## Required action
Quote exactly the lines from the one with "kristallidega ehted, helmestest" to the end of the data, both included; omit the pictures.

## Material for the task

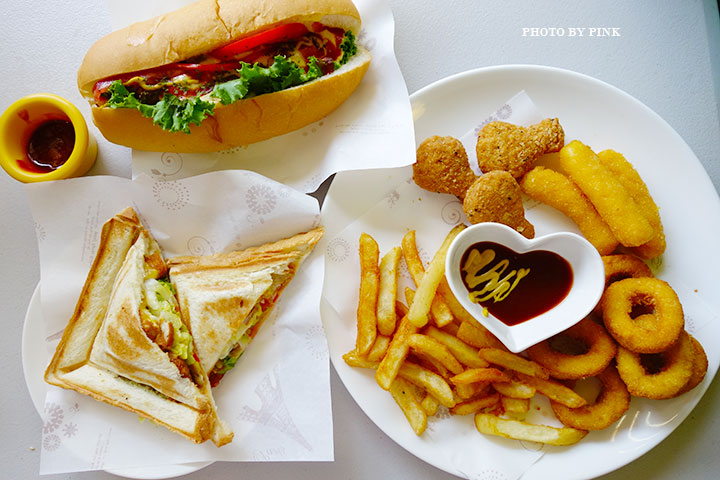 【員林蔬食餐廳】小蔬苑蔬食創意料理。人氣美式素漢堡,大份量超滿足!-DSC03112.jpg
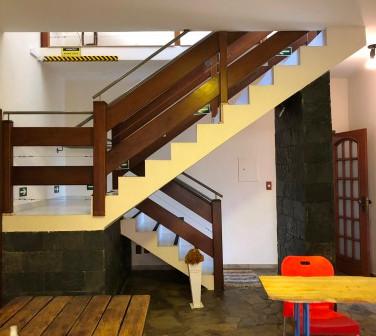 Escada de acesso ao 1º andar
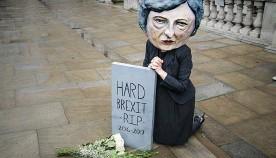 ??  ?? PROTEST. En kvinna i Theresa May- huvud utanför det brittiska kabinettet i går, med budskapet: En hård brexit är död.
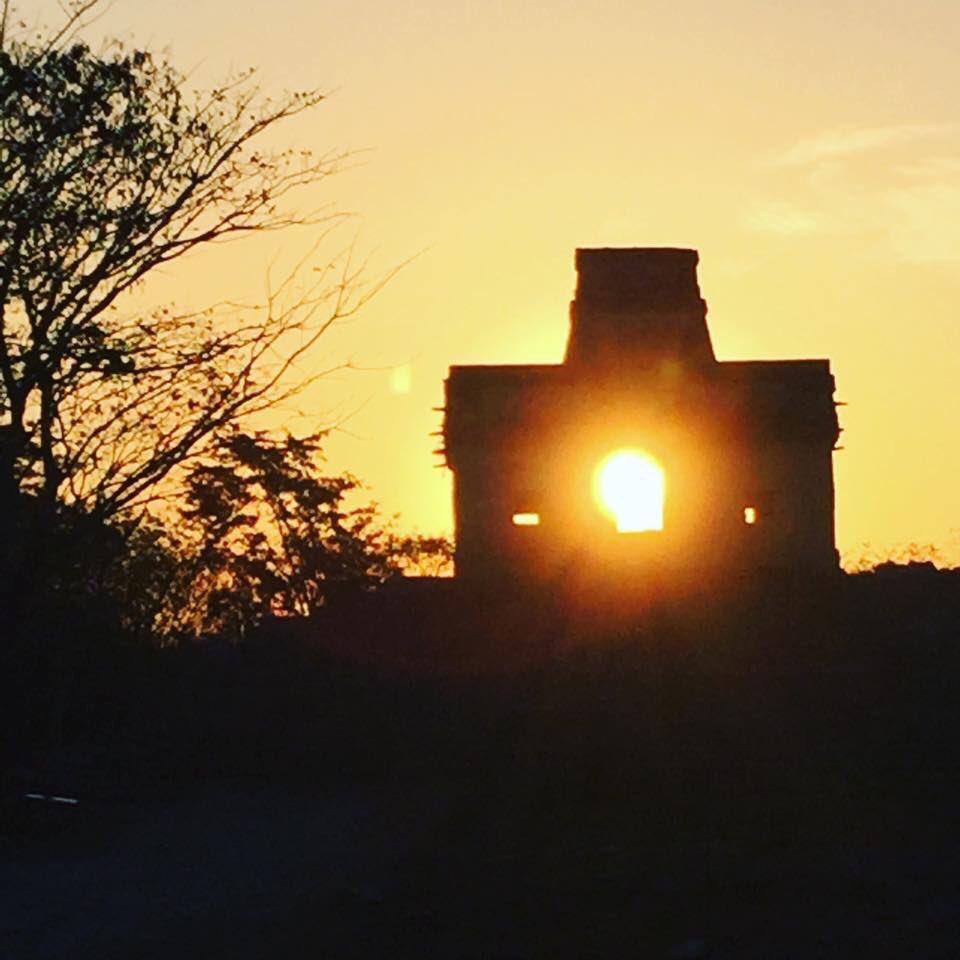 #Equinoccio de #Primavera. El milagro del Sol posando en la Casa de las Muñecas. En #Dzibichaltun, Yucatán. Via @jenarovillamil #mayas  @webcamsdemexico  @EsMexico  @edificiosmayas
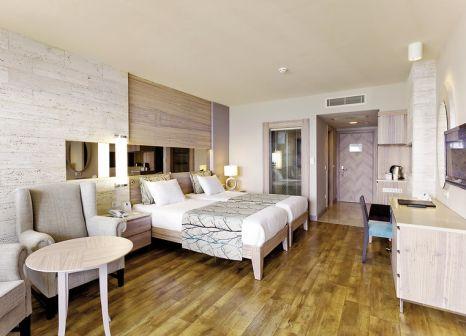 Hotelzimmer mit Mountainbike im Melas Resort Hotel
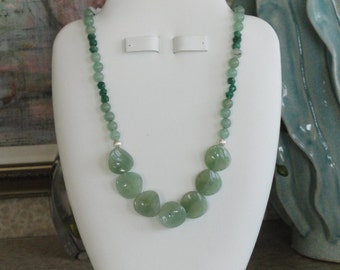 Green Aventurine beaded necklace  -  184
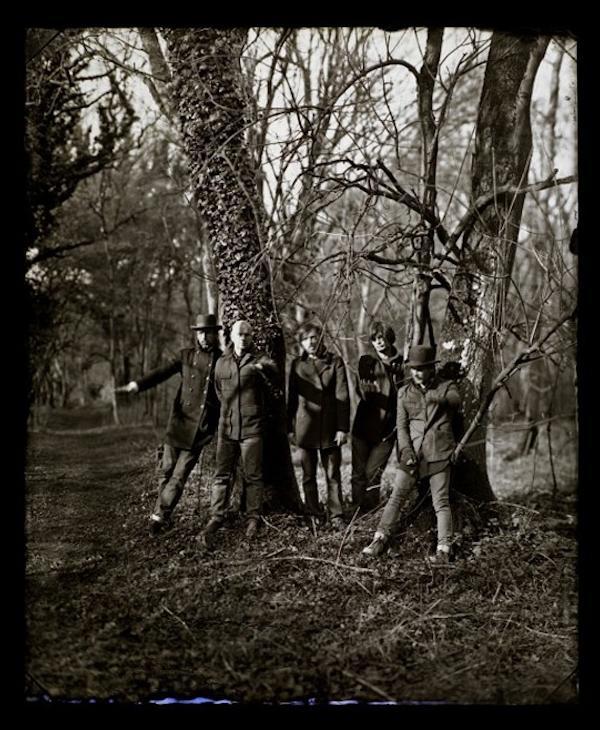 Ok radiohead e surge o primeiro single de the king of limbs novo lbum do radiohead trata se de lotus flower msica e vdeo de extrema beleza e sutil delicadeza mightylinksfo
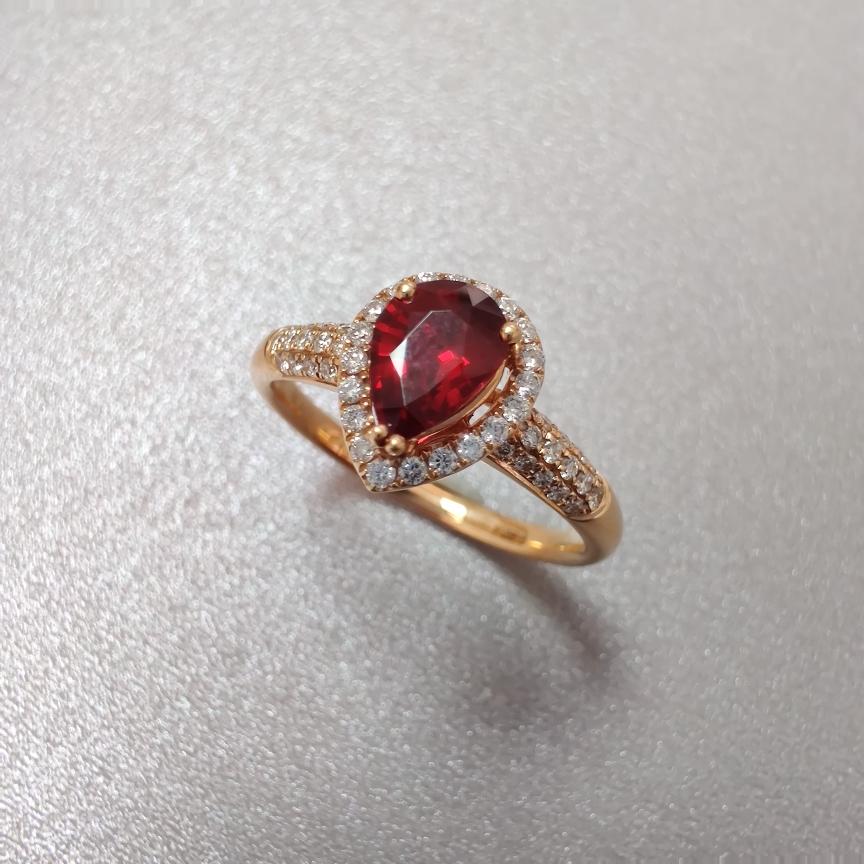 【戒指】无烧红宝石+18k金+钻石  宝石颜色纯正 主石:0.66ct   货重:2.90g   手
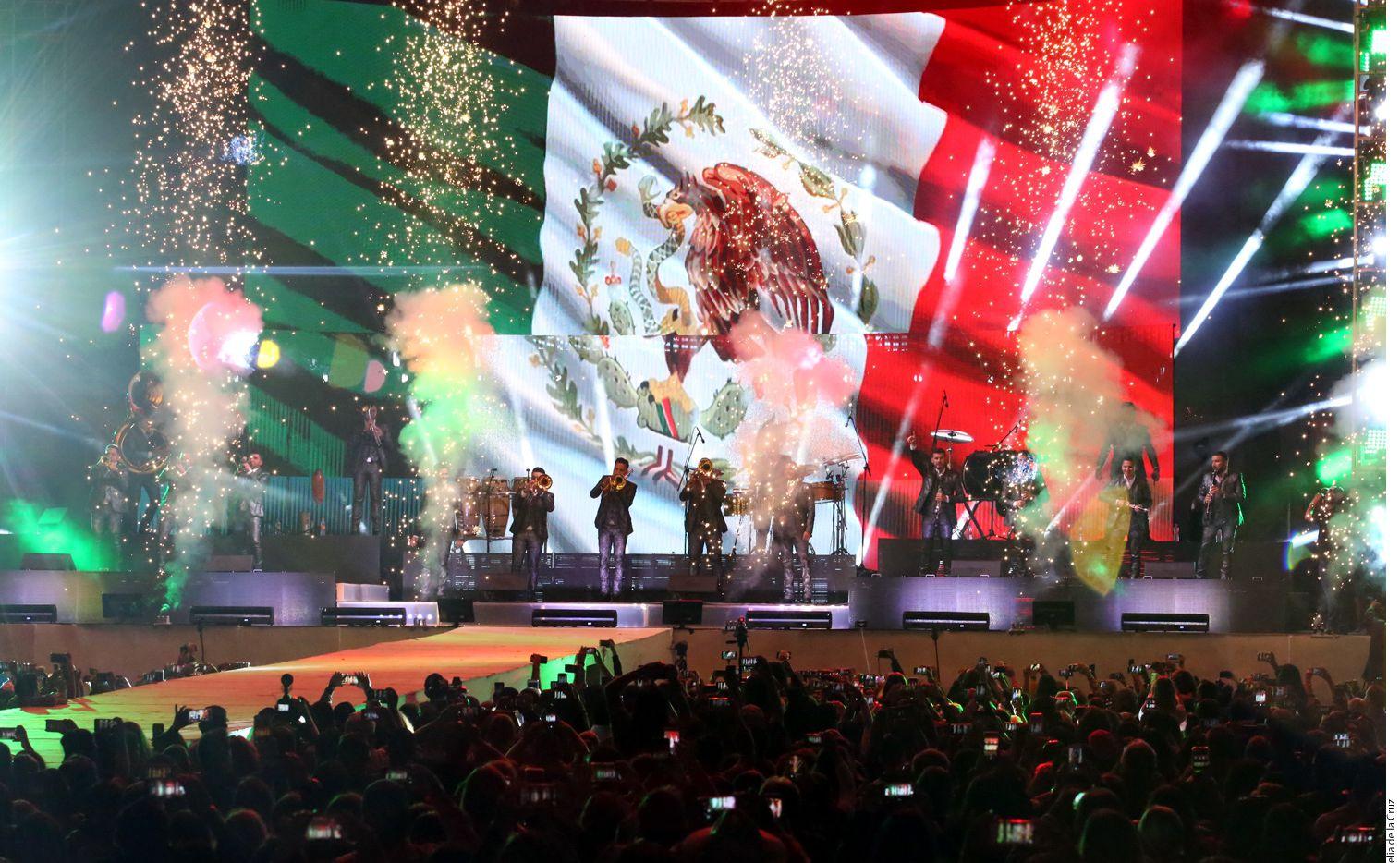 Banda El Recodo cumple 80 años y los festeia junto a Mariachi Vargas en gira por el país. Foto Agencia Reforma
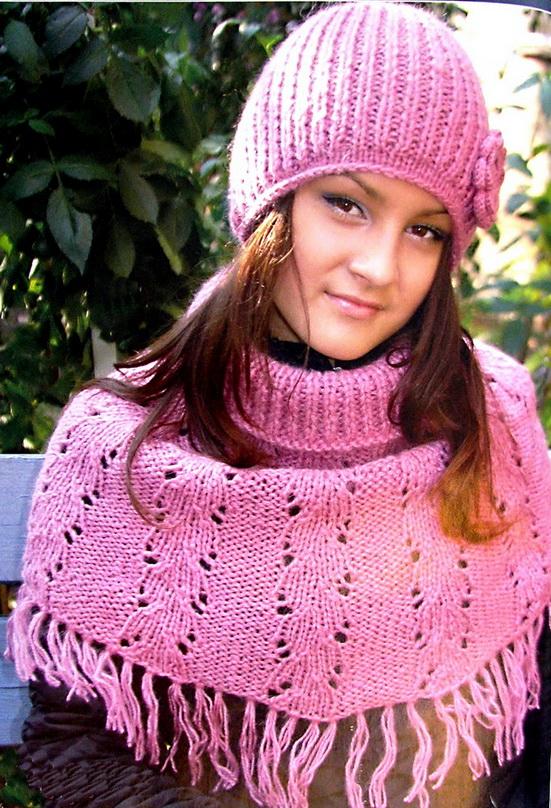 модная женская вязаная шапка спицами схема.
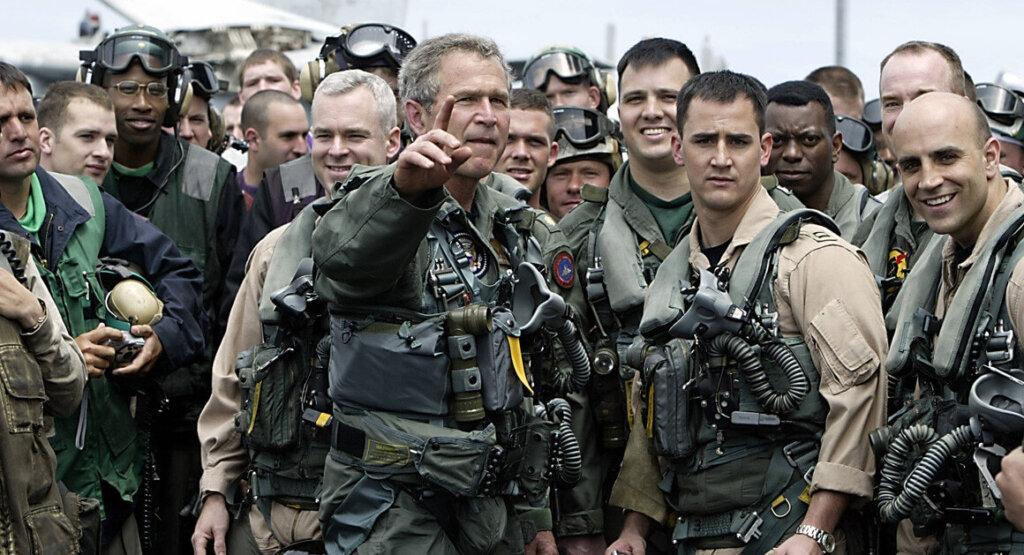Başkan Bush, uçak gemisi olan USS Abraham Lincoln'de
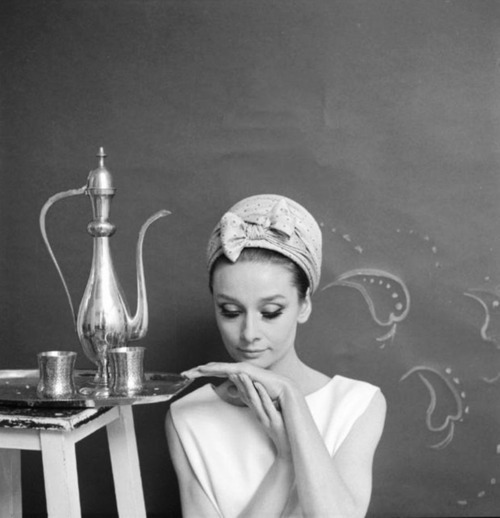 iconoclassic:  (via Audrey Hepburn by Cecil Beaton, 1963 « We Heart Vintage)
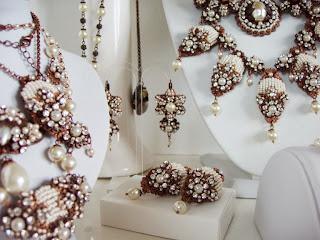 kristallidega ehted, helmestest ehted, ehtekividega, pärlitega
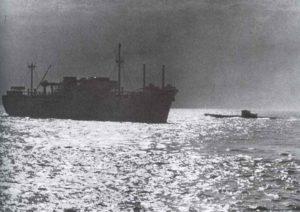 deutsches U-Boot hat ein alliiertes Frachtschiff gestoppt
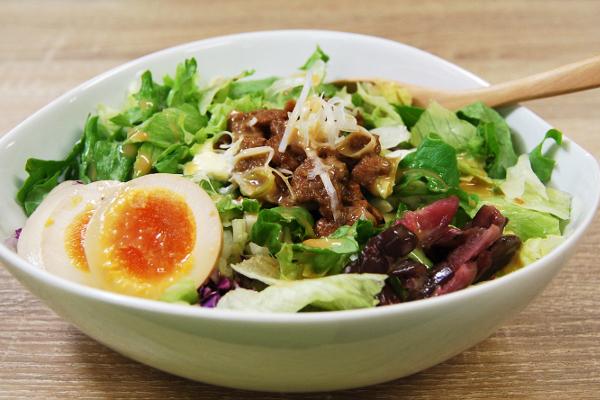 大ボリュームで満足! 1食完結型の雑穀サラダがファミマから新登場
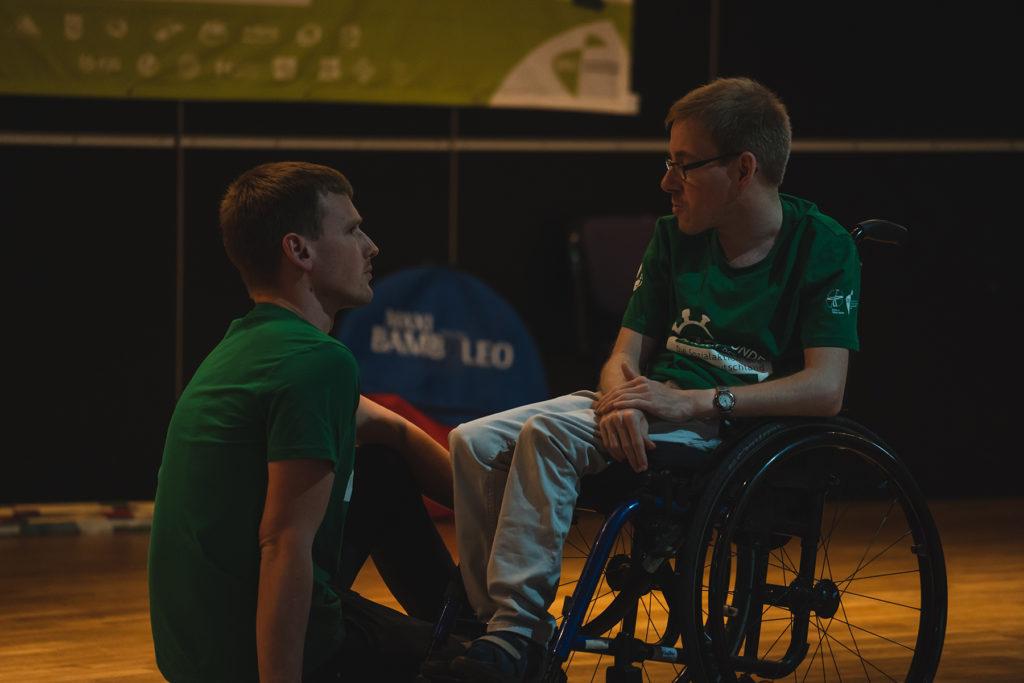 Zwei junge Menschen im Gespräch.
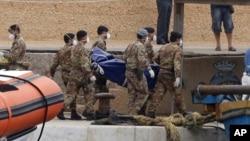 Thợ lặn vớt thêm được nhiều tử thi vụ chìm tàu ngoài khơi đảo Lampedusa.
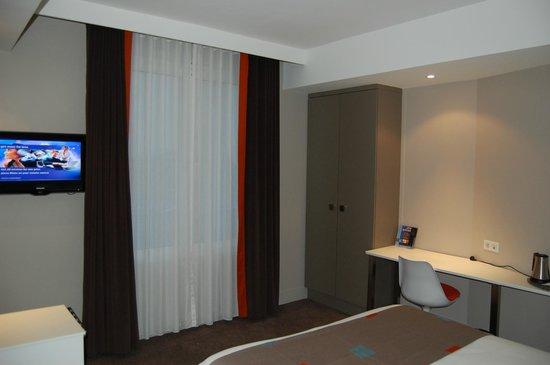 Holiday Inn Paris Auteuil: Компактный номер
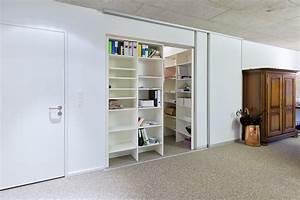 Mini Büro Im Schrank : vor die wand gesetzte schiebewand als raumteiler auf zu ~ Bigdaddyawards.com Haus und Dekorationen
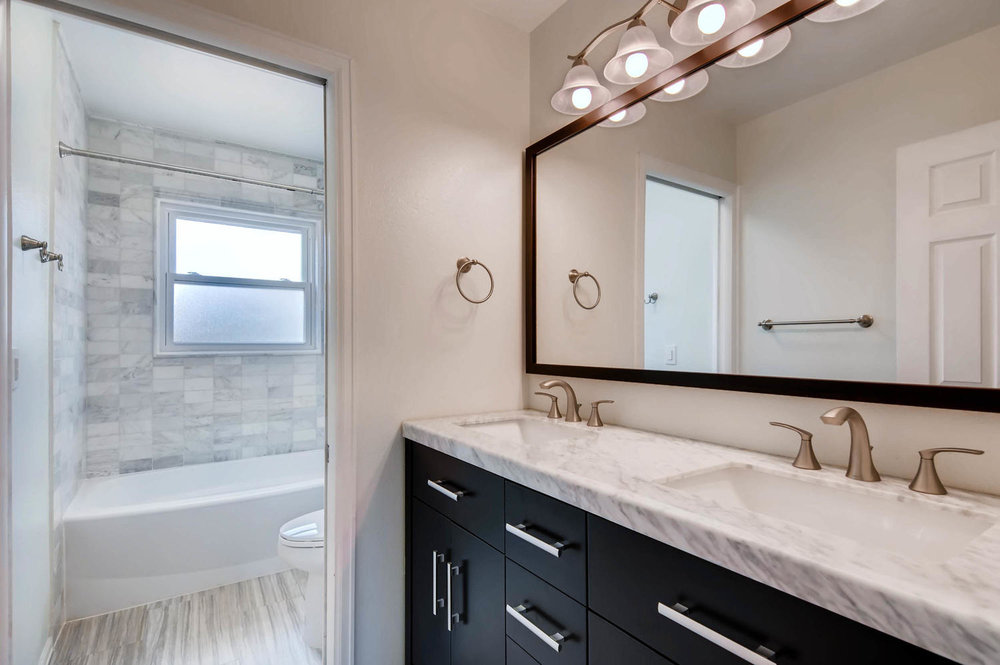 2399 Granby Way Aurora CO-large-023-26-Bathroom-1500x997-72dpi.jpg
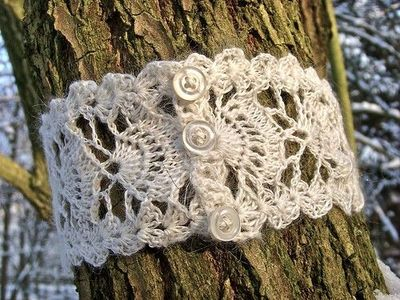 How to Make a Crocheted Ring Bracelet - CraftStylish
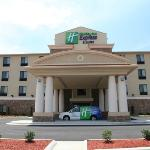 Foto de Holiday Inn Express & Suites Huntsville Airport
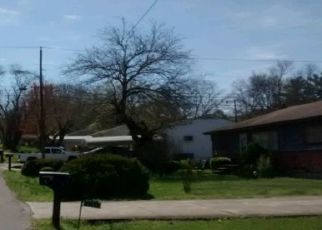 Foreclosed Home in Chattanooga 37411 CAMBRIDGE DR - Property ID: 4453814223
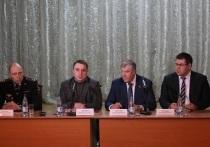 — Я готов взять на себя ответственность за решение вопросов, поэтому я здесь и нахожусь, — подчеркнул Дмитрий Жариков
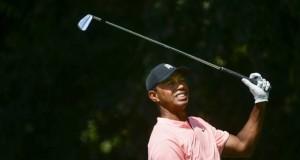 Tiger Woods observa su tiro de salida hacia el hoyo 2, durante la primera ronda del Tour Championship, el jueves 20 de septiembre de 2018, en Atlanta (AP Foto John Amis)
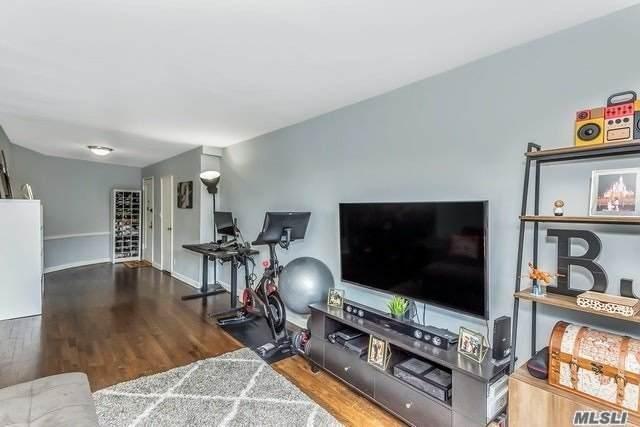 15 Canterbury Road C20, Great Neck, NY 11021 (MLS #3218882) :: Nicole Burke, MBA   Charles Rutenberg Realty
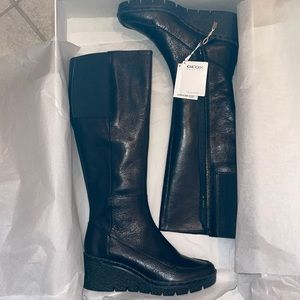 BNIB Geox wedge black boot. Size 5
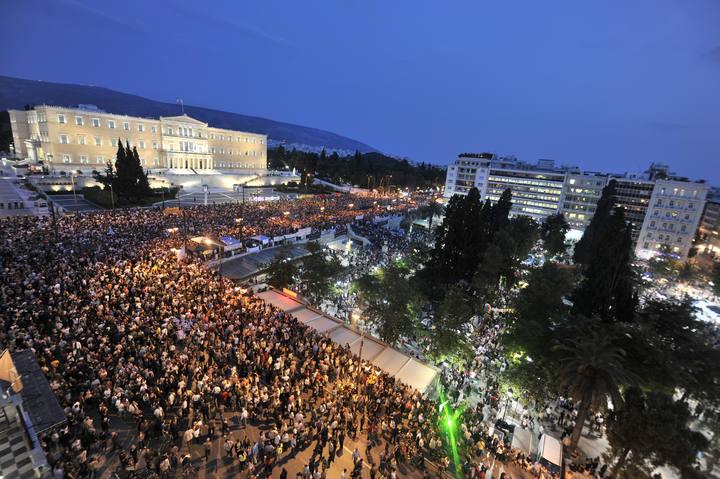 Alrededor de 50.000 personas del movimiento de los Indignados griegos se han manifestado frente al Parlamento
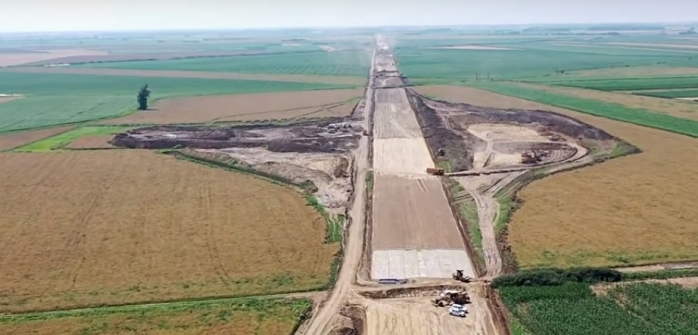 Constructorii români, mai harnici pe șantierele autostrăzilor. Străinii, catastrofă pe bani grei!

## Result
 kristallidega ehted, helmestest ehted, ehtekividega, pärlitega
 deutsches U-Boot hat ein alliiertes Frachtschiff gestoppt
 大ボリュームで満足! 1食完結型の雑穀サラダがファミマから新登場
 Zwei junge Menschen im Gespräch.
 Thợ lặn vớt thêm được nhiều tử thi vụ chìm tàu ngoài khơi đảo Lampedusa.
 Holiday Inn Paris Auteuil: Компактный номер
 Mini Büro Im Schrank : vor die wand gesetzte schiebewand als raumteiler auf zu ~ Bigdaddyawards.com Haus und Dekorationen
 2399 Granby Way Aurora CO-large-023-26-Bathroom-1500x997-72dpi.jpg
 How to Make a Crocheted Ring Bracelet - CraftStylish
 Foto de Holiday Inn Express & Suites Huntsville Airport
 Foreclosed Home in Chattanooga 37411 CAMBRIDGE DR - Property ID: 4453814223
 — Я готов взять на себя ответственность за решение вопросов, поэтому я здесь и нахожусь, — подчеркнул Дмитрий Жариков
 Tiger Woods observa su tiro de salida hacia el hoyo 2, durante la primera ronda del Tour Championship, el jueves 20 de septiembre de 2018, en Atlanta (AP Foto John Amis)
 15 Canterbury Road C20, Great Neck, NY 11021 (MLS #3218882) :: Nicole Burke, MBA   Charles Rutenberg Realty
 BNIB Geox wedge black boot. Size 5
 Alrededor de 50.000 personas del movimiento de los Indignados griegos se han manifestado frente al Parlamento
 Constructorii români, mai harnici pe șantierele autostrăzilor. Străinii, catastrofă pe bani grei!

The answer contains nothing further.